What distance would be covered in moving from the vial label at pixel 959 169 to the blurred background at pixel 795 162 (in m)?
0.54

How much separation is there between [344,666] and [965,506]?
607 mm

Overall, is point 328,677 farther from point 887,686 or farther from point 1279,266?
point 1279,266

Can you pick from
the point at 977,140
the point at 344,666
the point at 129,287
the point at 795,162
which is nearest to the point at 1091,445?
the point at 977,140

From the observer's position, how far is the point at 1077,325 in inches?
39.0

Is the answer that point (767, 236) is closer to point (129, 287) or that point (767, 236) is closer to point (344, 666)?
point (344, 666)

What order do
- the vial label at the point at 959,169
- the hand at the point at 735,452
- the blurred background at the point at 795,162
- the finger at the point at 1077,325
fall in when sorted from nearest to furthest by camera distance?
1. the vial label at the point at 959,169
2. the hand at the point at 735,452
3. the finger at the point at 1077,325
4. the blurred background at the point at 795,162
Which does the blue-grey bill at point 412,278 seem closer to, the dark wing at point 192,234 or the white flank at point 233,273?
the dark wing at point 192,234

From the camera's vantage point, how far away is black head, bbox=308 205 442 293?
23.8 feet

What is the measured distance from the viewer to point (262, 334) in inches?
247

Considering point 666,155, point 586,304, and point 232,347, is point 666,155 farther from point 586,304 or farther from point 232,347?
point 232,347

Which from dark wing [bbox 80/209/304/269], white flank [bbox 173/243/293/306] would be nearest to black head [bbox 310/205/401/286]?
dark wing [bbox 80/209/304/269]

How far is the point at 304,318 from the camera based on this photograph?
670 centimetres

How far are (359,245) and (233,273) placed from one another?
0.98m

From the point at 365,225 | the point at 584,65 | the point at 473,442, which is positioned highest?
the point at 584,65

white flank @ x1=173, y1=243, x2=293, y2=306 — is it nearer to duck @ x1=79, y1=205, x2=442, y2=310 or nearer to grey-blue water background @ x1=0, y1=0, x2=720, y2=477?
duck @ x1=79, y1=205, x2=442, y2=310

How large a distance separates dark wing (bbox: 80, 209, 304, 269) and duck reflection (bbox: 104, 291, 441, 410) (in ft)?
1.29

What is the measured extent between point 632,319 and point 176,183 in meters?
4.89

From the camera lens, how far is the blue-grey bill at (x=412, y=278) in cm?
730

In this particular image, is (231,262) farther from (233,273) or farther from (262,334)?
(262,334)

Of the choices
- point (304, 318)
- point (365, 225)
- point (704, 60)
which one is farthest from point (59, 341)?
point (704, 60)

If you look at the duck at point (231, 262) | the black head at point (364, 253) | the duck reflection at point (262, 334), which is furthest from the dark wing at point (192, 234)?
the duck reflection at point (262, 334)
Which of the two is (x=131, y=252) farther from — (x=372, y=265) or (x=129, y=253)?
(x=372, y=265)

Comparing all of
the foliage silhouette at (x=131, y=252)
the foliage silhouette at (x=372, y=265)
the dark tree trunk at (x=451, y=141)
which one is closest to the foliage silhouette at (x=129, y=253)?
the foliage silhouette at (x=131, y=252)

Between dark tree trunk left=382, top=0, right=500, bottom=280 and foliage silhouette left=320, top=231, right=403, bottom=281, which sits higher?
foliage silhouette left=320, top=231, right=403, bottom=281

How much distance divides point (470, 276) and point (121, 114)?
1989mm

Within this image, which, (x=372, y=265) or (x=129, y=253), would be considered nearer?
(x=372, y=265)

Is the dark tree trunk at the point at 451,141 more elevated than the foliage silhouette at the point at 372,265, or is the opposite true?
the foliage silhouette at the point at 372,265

» What the exercise asks
Your task is to output the full set of records exactly as presented.

» Result of this task
What distance would be covered in moving from the vial label at pixel 959 169 to the blurred background at pixel 795 162 (in m)?
0.54

How much separation is there between [344,666] and [965,506]?
607 mm

Overall, is point 328,677 farther from point 887,686 or farther from point 1279,266?
point 1279,266

Can you pick from
the point at 977,140
the point at 344,666
the point at 129,287
the point at 795,162
which is nearest to the point at 1091,445?
the point at 977,140

From the observer's position, how far is the point at 1077,325 in inches?
39.0

Is the answer that point (767, 236) is closer to point (129, 287) or that point (767, 236) is closer to point (344, 666)?
point (344, 666)

What order do
- the vial label at the point at 959,169
- the hand at the point at 735,452
- the blurred background at the point at 795,162
- the finger at the point at 1077,325
fall in when sorted from nearest to furthest by camera distance?
1. the vial label at the point at 959,169
2. the hand at the point at 735,452
3. the finger at the point at 1077,325
4. the blurred background at the point at 795,162
Which does the blue-grey bill at point 412,278 seem closer to, the dark wing at point 192,234 or the white flank at point 233,273?
the dark wing at point 192,234

From the camera's vantage point, how far away is black head, bbox=308 205 442 293?
23.8 feet

What is the measured distance from the viewer to point (262, 334) in inches?
247

Considering point 666,155, point 586,304, and point 232,347, is point 666,155 farther from point 586,304 or farther from point 232,347?
point 232,347

Which from dark wing [bbox 80/209/304/269], white flank [bbox 173/243/293/306] would be nearest to black head [bbox 310/205/401/286]?
dark wing [bbox 80/209/304/269]

How far is the point at 304,318 from the camera based on this photograph?
670 centimetres

How far are (359,245) and (233,273) placed from one another?
0.98m

From the point at 365,225 | the point at 584,65 | the point at 473,442, which is positioned highest?
the point at 584,65

white flank @ x1=173, y1=243, x2=293, y2=306 — is it nearer to duck @ x1=79, y1=205, x2=442, y2=310 or nearer to grey-blue water background @ x1=0, y1=0, x2=720, y2=477?
duck @ x1=79, y1=205, x2=442, y2=310

How large a distance separates dark wing (bbox: 80, 209, 304, 269) and duck reflection (bbox: 104, 291, 441, 410) (in ft)?
1.29

What is the measured extent between point 632,319 and point 176,183 in meters?
4.89

From the camera lens, how far is the blue-grey bill at (x=412, y=278) in cm?
730

In this particular image, is (231,262) farther from (233,273) or farther from (262,334)?
(262,334)

Of the choices
- point (304, 318)
- point (365, 225)
- point (704, 60)
which one is farthest from point (59, 341)?
point (704, 60)

If you look at the duck at point (231, 262) | the black head at point (364, 253) | the duck reflection at point (262, 334), which is furthest from the dark wing at point (192, 234)?
the duck reflection at point (262, 334)
Which of the two is (x=131, y=252) farther from — (x=372, y=265) or (x=129, y=253)?
(x=372, y=265)

Comparing all of
the foliage silhouette at (x=131, y=252)
the foliage silhouette at (x=372, y=265)
the dark tree trunk at (x=451, y=141)
which one is closest to the foliage silhouette at (x=129, y=253)?
the foliage silhouette at (x=131, y=252)

Between dark tree trunk left=382, top=0, right=500, bottom=280 and foliage silhouette left=320, top=231, right=403, bottom=281, which sits higher?
foliage silhouette left=320, top=231, right=403, bottom=281

How much distance divides point (470, 276) and point (121, 114)?
1989mm

Within this image, which, (x=372, y=265) or (x=129, y=253), would be considered nearer?
(x=372, y=265)

Is the dark tree trunk at the point at 451,141 more elevated than the foliage silhouette at the point at 372,265, or is the opposite true?
the foliage silhouette at the point at 372,265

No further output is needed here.